DOCUMENT:

The textbook Computer Organization and Design by Hennessy and Patterson uses a laundry analogy for pipelining, with different stages for:

  • washing
  • drying
  • folding
  • putting away

The analogy is a good one for college students (my audience), although the latter two stages are a little questionable.

Latency, of course, is the time for a single load to go through all 4 stages, while throughput is the rate at which loads are completed. Without pipelining or parallelism, throughput is the reciprocal of latency.

I'd like to present additional analogies that might be helpful to my students in understanding latency and throughput. I thought of comparing the latency for one student to go through college (4 years) with the rate at which the college graduates students (many per year) but realize there's parallelism in a college (multiple students in each year) in addition to pipelining (beginning to teach new students before old students have graduated).

What are some good analogies for pipelining and the relationship between throughput and latency?

Stored data entries
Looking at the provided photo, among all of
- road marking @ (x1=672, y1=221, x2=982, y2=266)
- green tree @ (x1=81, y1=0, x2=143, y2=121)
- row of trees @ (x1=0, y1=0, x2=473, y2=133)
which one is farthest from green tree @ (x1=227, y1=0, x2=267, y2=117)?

SET TASK: In the post about pipelining analogies, why does the writer hesitate to compare one student's four years of college with the rate at which the college graduates students? Answer in one to three sentences.

RESULT: A college has parallelism as well as pipelining. It holds multiple students in each year, and it also begins teaching new students before the old ones have graduated.